**Aim**
Continue the article on cropping product photos and swapping their backgrounds, picking up right after its last sentence.

start Selected text

Better Product Photos—Learn to Crop Products and Change Their Backgrounds
In product photography, you’ll often have to use a different background for a shoot than you’ll use for the final picture. Either the “real” picture would be complicated to take, or you don’t even know what the background will be. The solution is to crop the product, erase the background, and add a new one in its place. Just these few steps can give you your dream product photos.
The foundation for the later steps in this process is to take your picture right. Keep in mind even while you’re photographing the object that you plan to crop it, and that its current surroundings thus don’t matter. Even in cases like these it pays to follow a few rules.
3 Tips for Photographing Products
The surface on which you photograph the objects should be neutrally-colored. A gray or white background is ideal. If you shoot against a colored background, e.g. an oak table, then its color will seep into your subject. Continuing with the oak example, that would give it a yellowish tint.
Another risk is connected with photographing small products. With these, there’s the threat of an insufficient depth of field. Unless you absolutely need to have a product like this at maximum resolution, it’s better to photograph it from a larger distance. That will save you a lot of trouble with blurry outlines.
When you’re starting out, I’d recommend that you avoid trying to photograph shiny or transparent objects, because with these, the object will normally show its own surroundings. So to get these to look true to life, you need a much more complicated approach.
The Starting Point
Here I’ve chosen a picture of a camera against a white background as my example. There are more sophisticated ways that I could have photographed it, but this output here is typical and easy to produce even when you’re working with an improvised home desktop photo studio.
At first sight, this looks ideal as a product photo. But as we’ll soon see, even after a perfect crop, it will “act up” and betray to the viewer that it was originally surrounded by a white background. Fortunately, the fix is a quick one. And because it’s often needed for photos like these, it’s also a good one to train.

end Selected text
start Extracted data

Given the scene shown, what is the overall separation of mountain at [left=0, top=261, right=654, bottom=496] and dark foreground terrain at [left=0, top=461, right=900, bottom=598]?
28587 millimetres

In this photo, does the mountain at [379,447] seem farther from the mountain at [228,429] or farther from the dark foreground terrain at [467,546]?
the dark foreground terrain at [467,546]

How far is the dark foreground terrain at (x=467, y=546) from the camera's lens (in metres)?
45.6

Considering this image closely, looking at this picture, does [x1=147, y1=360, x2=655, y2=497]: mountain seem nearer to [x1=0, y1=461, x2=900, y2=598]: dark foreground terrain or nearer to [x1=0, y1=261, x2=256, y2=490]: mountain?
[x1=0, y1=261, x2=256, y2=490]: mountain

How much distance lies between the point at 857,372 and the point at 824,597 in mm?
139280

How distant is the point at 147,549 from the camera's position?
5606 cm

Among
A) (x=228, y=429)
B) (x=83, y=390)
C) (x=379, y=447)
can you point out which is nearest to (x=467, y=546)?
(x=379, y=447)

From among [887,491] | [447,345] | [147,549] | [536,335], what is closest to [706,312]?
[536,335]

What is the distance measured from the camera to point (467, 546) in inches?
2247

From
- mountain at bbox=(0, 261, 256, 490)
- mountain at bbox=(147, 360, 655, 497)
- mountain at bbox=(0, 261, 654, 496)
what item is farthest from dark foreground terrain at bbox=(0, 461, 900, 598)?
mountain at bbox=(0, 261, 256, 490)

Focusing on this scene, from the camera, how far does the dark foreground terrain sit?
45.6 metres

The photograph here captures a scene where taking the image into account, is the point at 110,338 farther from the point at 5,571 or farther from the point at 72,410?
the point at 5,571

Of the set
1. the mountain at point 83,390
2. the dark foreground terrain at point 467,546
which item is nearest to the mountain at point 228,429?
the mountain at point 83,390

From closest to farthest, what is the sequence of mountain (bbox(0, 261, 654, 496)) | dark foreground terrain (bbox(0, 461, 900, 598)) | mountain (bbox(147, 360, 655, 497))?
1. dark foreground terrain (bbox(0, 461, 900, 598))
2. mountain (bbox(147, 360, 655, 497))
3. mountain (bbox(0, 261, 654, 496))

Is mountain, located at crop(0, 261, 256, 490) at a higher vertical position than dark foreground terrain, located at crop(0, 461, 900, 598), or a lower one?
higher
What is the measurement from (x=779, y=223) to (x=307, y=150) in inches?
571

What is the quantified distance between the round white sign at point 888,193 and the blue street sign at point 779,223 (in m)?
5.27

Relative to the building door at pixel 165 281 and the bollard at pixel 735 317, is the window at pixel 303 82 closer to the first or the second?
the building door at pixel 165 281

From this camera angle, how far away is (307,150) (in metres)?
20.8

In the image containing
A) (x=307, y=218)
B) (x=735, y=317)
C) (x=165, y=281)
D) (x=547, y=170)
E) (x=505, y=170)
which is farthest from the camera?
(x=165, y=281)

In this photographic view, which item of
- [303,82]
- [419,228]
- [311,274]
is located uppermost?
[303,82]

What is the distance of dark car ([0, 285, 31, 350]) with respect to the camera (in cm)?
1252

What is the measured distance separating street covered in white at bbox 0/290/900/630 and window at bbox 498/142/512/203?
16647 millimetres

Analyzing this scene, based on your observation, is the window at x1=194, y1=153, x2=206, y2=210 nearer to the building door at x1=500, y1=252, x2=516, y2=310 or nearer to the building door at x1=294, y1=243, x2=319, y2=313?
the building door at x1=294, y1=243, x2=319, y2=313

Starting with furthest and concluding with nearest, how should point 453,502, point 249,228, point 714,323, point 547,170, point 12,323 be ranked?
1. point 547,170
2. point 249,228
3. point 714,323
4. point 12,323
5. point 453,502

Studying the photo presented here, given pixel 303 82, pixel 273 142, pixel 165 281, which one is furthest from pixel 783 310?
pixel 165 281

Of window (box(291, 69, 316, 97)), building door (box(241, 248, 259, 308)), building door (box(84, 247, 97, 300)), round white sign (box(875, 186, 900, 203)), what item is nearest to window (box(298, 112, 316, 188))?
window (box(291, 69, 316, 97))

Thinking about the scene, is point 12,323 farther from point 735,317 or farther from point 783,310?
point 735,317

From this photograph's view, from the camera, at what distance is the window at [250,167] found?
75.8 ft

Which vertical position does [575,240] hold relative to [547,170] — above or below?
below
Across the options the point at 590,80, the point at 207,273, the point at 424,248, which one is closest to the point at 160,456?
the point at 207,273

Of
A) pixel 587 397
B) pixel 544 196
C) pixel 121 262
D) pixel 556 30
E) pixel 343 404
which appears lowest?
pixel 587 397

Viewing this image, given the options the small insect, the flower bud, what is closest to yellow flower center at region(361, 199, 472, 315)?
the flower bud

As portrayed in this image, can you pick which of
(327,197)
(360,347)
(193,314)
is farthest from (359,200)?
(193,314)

end Extracted data

**Response to this exercise**
Cropping Product Photos
The foundation is to let your computer do as much for you as possible. So it’s good to take advantage of a monochromatic background and the way that it differs significantly from the object you’re photographing.
Start by using the Magic Wand tool (W) in Zoner Photo Studio’s editor. You’ll find it on the Selection Tools toolbar. Then set its Blur value to 0, turn on the Continuous option if it’s not already turned on, and click in the empty, white part of the picture.
Depending on how high you set the Tolerance, it will select more or less of this white area. That’s because the white is not solid, but instead has a wide variety of different lightnesses.
If you’ve selected part of the object along with the background, use Back (Ctrl+Z), lower the Tolerance, and try the selection again. Sometimes it’s enough to just click somewhere else than before.
You can also add other parts of the picture to the existing selection with the Magic Wand (or any selection tool). Just hold down Shift during these extra selections. That makes a green plus appear by the cursor. This means that Zoner Photo Studio is adding the new selection to the existing one.
If, on the other hand, you hold down Ctrl, a red minus appears, and the new selection is subtracted from the existing one.
Working like this, add as much white to the selection as you can without adding any of the product.
We could continue like this, but only with a lot of caution. Certain parts of the “white” background are dark enough that they resemble the camera’s body. So the magic wand may not distinguish them correctly.
This especially applies for the dark shadow in the middle. Therefore it’s better to resolve these problem areas via a manual selection later on. In the meantime, you have some work to do with the “automatic” selection you made using the Magic Wand. So don’t worry about any errors in these places; concentrate on the object’s other outlines.
Converting an Automatic Selection to a Mask
Turn the selection into a mask by right-clicking on the current layer (for now the only layer) and using Mask and then Hide Selection.
Now press Esc to cancel your selection. You’ll get a rough preview of the object with a transparent background.
Step 1: After a selection using the Magic Wand.Preparing a New Product Photo Background
Now prepare your new background. That will let you fine-tune the look of your product right on top of the selected background picture or color. This preparation work is needed because every background behaves a bit differently. So cropping is when you’ll catch all the visual errors. And meanwhile you don’t have to do a perfect universal crop before this step if a much simpler one will do.
For example, if you’ll be using a lightly colored picture as your new background, that will look a lot like the original white background. So you’ll be done very fast.
But in our example, the target background is a color gradient. So create a new layer (click Add Layer in the Layers panel and then Add Empty Layer), and then in the Layers list, drag it below the layer with your picture’s subject.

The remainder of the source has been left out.